In the present study average age of patients in both group were found almost similar 58.58 years in the control (CTR) group and 57.3 years in the probiotic (PRB) group. The age group distribution of patients showed that the maximum number of patients were observed in the age group of 41 to 50 years in the PRB group (52%) and 51 to 60 years in the CTR group (42%).

These findings in the present studies are in accordance with the earlier reported studies 11.

In the present study majority of the patients were reported to be male in both groups (CTR: 64%; PRB: 66%).5 in their study also reported male predominance (67%) in their study.

The CTR group patients showed a maximum duration of illness of more than 16 days 21 (42%) with a mean duration of diabetes illness of 14.2 days whereas in PRB group observed a maximum duration of illness of 11 to 15 days (38%) and mean duration of illness of 12.64 years. These findings in the present studies were in agreement with the results of 7 investigations.

The diabetic foot wound size of all patients in both groups was evaluated and it was found that mean wound sizes in both groups were almost the same (CTR: 32.1 cm2; PRB: 31.92 cm2) with no significant difference (p=0.936). The findings in the present study are in accordance with earlier reported studies 12.

The mean wound bed score of all patients from both groups was studied on days 1, 7 and 14. It was found that there was no significant difference in mean wound bed score between the two groups on day 1 (CTR: 8.12; PRB: 8.24; p=0.447), but there was a significant difference on day 7 (CTR: 10.36; PRB; 11.14, p=0.0001) and on day 14 (CTR: 12.78; PRB: 13.56, p=0.002) between both groups. The mean wound bed score in the CTR group was increased from 8.12 on day 1 to 12.78 on day 14 confirming an improvement in DFU condition by the treatment. Similarly in the PRB group mean wound score increased from 8.24 on day 1 to 13.56 on day 14, showing better improvement in DFU condition than in CTR group patients. 13 also reported similar findings in their study.

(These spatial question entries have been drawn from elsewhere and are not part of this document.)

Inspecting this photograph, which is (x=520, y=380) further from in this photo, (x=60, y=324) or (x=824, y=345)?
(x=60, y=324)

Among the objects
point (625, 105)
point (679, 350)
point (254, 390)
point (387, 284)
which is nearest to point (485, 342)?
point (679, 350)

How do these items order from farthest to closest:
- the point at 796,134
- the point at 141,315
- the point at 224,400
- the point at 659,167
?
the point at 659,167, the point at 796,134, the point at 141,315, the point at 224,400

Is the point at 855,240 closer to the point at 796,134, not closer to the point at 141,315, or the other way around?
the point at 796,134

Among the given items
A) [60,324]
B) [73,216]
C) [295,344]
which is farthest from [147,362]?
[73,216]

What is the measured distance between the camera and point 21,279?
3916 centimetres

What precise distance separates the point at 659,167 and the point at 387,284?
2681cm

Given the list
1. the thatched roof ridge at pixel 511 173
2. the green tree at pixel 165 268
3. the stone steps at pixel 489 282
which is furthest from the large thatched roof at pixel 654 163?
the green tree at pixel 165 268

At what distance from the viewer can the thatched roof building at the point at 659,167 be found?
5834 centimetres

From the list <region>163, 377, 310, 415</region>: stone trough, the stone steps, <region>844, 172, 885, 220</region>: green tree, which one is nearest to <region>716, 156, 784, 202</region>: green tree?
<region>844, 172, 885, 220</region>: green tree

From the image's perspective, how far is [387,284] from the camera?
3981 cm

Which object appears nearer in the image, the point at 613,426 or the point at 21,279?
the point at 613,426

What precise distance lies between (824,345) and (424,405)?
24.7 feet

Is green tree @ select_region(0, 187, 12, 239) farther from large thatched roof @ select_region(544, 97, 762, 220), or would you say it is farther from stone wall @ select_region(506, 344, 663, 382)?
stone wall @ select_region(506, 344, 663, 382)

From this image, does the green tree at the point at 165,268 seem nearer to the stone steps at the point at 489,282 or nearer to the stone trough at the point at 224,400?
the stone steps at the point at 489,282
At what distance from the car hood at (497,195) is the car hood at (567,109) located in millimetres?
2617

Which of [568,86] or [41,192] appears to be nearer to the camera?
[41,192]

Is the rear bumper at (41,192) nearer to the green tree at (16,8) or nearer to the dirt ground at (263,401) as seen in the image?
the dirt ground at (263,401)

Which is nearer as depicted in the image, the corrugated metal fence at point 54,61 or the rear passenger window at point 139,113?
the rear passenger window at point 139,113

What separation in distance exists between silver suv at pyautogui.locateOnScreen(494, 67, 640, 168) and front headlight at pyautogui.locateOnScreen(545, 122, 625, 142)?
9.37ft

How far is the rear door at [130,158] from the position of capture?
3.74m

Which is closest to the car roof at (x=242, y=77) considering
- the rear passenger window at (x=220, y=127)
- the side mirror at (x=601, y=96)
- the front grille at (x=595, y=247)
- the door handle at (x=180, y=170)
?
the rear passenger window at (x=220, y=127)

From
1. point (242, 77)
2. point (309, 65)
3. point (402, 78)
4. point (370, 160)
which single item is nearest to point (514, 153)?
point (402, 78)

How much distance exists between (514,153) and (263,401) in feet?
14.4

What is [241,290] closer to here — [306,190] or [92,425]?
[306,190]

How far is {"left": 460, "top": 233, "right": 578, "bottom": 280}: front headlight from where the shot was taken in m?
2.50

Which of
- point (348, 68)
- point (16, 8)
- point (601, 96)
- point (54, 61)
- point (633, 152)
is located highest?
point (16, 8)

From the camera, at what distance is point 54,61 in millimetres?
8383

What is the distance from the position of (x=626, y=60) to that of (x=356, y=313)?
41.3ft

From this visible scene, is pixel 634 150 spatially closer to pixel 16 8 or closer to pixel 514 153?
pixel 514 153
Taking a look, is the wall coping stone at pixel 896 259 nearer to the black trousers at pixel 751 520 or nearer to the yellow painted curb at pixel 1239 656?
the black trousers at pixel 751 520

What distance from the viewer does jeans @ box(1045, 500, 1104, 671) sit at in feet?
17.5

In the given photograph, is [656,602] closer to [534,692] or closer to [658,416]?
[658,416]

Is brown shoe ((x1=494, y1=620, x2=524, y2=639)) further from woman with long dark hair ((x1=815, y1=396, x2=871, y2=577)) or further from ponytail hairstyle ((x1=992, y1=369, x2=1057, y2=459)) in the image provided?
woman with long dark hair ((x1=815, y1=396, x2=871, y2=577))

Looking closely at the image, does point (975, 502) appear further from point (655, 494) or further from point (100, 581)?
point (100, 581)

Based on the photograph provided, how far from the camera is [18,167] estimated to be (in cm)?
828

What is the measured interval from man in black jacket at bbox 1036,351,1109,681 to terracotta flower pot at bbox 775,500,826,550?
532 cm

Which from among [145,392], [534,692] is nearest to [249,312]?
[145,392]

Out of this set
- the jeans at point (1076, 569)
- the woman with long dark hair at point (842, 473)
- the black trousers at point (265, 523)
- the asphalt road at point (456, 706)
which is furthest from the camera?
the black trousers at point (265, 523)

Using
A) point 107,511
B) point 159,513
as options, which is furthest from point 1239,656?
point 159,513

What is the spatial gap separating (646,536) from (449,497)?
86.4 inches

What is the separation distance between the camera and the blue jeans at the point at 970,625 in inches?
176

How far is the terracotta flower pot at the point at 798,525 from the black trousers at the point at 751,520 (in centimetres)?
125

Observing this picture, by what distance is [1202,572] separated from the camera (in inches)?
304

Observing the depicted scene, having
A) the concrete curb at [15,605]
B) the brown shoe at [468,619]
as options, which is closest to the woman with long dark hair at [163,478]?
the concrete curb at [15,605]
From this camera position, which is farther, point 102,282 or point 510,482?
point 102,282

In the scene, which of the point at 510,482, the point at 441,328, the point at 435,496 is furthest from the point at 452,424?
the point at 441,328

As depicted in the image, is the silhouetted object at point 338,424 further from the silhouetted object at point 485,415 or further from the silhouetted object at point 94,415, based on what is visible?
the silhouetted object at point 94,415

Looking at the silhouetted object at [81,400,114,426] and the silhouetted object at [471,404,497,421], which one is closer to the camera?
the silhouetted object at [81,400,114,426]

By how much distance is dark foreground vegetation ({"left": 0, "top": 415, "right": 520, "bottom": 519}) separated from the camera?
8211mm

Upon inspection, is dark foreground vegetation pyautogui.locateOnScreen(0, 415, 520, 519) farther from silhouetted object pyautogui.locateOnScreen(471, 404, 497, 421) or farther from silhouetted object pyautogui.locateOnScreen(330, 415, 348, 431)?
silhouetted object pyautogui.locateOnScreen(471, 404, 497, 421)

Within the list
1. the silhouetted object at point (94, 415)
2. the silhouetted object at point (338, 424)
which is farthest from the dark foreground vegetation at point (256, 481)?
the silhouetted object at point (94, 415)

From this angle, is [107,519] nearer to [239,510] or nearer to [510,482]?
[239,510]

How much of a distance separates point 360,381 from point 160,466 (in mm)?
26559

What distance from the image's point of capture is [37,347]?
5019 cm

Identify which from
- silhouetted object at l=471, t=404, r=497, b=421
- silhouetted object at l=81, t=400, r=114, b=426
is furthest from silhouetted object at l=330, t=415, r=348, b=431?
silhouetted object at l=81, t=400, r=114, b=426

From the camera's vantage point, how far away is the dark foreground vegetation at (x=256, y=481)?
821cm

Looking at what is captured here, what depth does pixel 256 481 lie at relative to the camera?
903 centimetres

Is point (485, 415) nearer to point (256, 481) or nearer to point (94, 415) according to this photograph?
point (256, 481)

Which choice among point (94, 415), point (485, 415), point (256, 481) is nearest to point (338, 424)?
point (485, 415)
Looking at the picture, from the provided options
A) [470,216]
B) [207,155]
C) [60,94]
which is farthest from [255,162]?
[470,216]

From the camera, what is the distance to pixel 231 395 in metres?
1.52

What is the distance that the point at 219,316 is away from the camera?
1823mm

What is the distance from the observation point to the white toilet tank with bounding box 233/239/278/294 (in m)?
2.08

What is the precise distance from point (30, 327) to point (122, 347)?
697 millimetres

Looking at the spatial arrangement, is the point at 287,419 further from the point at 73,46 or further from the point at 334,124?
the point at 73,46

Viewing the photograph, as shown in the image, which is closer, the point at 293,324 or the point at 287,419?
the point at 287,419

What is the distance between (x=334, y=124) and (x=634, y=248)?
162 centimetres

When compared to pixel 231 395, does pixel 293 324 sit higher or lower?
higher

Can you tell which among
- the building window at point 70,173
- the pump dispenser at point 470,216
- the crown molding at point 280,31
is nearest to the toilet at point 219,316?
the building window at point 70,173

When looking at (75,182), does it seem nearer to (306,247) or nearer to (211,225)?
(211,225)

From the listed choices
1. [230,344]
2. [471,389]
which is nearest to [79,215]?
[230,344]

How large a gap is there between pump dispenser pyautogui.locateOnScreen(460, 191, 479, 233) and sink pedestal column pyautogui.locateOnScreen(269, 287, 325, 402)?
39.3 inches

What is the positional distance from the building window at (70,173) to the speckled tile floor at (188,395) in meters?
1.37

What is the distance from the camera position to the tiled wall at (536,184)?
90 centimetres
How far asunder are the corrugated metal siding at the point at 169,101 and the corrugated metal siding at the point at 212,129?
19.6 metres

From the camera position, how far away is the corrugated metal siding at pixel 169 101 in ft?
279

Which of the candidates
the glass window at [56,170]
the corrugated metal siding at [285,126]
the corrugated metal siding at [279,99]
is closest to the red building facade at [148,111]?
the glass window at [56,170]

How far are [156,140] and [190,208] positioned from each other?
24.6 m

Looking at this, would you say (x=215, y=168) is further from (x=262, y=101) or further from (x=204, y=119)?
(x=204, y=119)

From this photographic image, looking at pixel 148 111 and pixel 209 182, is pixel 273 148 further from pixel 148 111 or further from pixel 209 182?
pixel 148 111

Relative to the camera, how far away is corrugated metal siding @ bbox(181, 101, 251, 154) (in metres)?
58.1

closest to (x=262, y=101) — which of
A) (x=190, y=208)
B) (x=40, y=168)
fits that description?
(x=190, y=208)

Wound swab C & S analysis was performed for both groups of patients during the study on day 0, day 5 and day 10. On day 0 all patients wound swabs were found positive for Klebsiella, proteus and Staph. aureus with maximum patients positive for staph aureus in both group (CTR:58%; PRB: 62%). On day 5 both groups of patients showed that 36 % of patient's wounds in the CTR group did have any growth whereas in the PRB group 48% of patient's wounds were observed without any microbial growth. On Day 10, it was found that 60 % of patient wounds in the CTR group did have any growth whereas in the PRB group 66% of patient's wounds were observed with no microbial growth. The number of wounds with a positive status came down as the course progressed in either group. Hence in our study use of probiotics with conventional therapy showed better results in the management of DFU.5, 13 also reported similar findings in their studies where the use of probiotics significantly improved the treatment of DFU.

Conclusion

The present study concludes that probiotics can be safely utilized in the therapy of infected diabetic wounds. The probiotic when used along with conventional therapy could result in hastening the wound healing process as evidenced by the significant difference in the day 7 and 14 wound bed scores. Although more studies are needed in this field to give better evidence for the support of probiotic use.

Funding Support

The authors declare that they have no funding support for this study.

Conflict of Interest

The authors declare that they have no conflict of interest.